* [Required actions]:
A) Answer these questions using the text on the 2011–12 PBA Philippine Cup finals:
(i) Who was named MVP?
(ii) Which radio network carried the series?
(iii) In which tournament had the two teams last faced each other in the finals?
B) Retype the passage of the text on the 2011–12 PBA Philippine Cup finals between "This was the" and "the All-Filipino crown.", inclusive.

2011–2012 PBA Philippine Cup finals
| Team | Coach | Wins |
| (2) Talk 'N Text | Chot Reyes | 4 |
| (8) Powerade | Bo Perasol | 1 |
- Dates: January 20–29, 2012
- MVP: Larry Fonacier (Talk 'N Text)
- Television: AKTV on IBC
- Announcers: See broadcast notes
- Radio network: DZSR

Referees
- Game 1:: R. Maurillo, J. Mariano, S. Pineda
- Game 2:: J. Mariano, S. Pineda, E. Aquino
- Game 3:: N. Quilinguen, P. Balao, E. Aquino
- Game 4:: S. Pineda, R. Maurillo, J. Mariano
- Game 5:: N. Quilinguen, P. Balao, R. Maurillo

PBA Philippine Cup finals chronology
- < 2010–11 2012–13 >

PBA finals chronology
- < 2011 Governors' 2012 Commissioner's >

= 2011–12 PBA Philippine Cup finals =

Basketball cup finals

The 2011–12 PBA Philippine Cup finals was the best-of-7 championship series of the 2011–12 PBA Philippine Cup, and the conclusion of the conference's playoffs. The Talk 'N Text Tropang Texters and the Powerade Tigers competed for the 104th championship contested by the league. The series was held from January 20 to 29, 2012.

This was the first time that Talk 'N Text and Powerade faced each other in the finals, since the 2003 PBA All-Filipino Cup, in which Talk 'N Text won the series in six games.

Talk 'N Text won the championship series, four games to one, becoming the third team, and first since 1985, to successfully defend the All-Filipino crown.

* [Data listing]:
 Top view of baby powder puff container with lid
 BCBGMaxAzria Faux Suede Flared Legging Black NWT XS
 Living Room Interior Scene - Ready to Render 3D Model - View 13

==

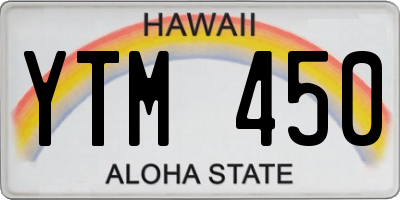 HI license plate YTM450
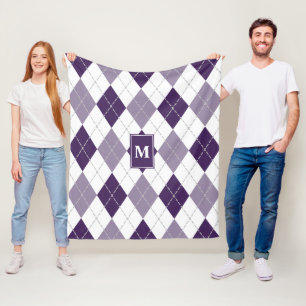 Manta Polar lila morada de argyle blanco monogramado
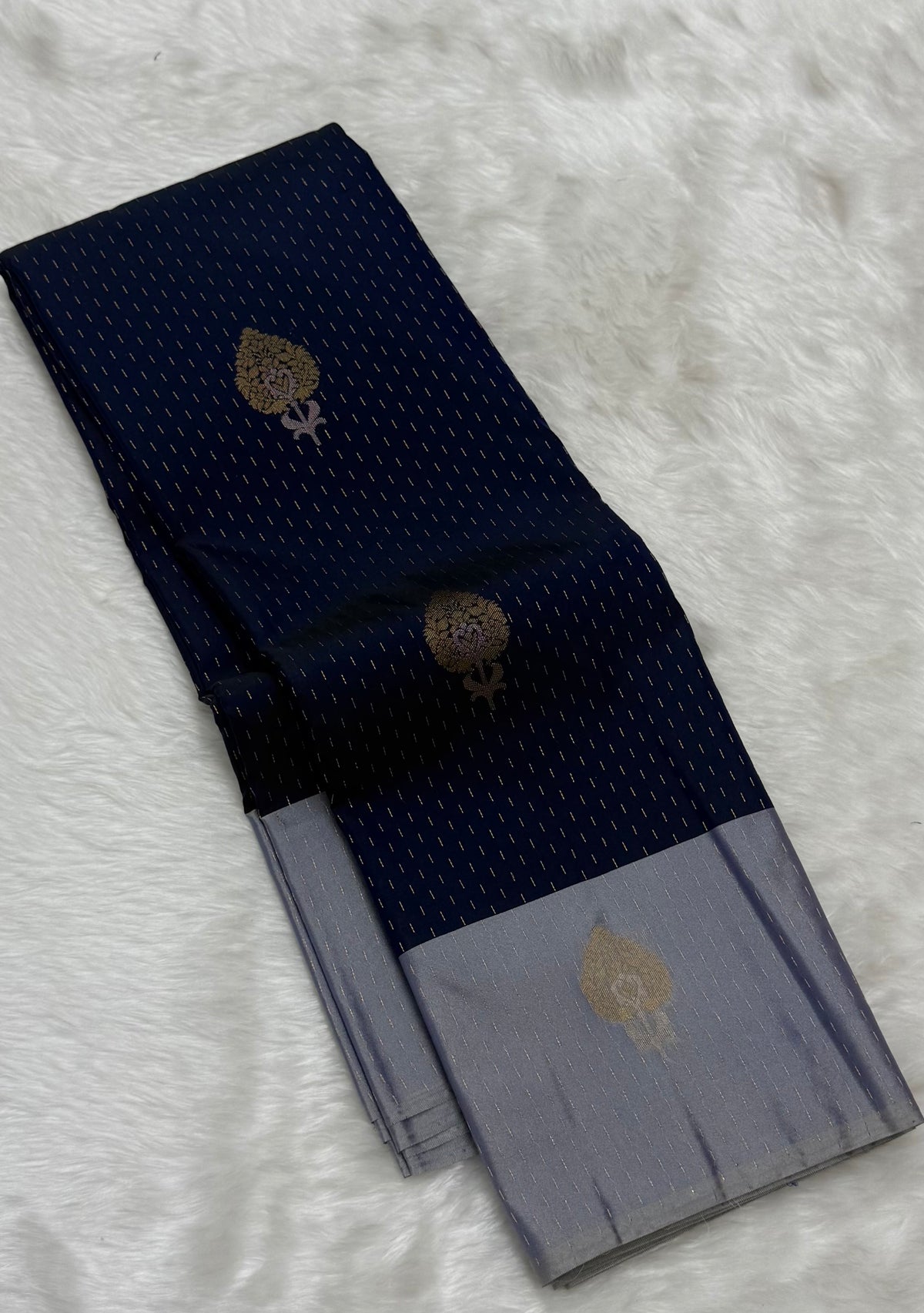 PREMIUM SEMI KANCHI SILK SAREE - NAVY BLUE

* [Responses to the tasks]:
A)
(i) Larry Fonacier of Talk 'N Text
(ii) DZSR
(iii) The 2003 PBA All-Filipino Cup

B)
This was the first time that Talk 'N Text and Powerade faced each other in the finals, since the 2003 PBA All-Filipino Cup, in which Talk 'N Text won the series in six games.

Talk 'N Text won the championship series, four games to one, becoming the third team, and first since 1985, to successfully defend the All-Filipino crown.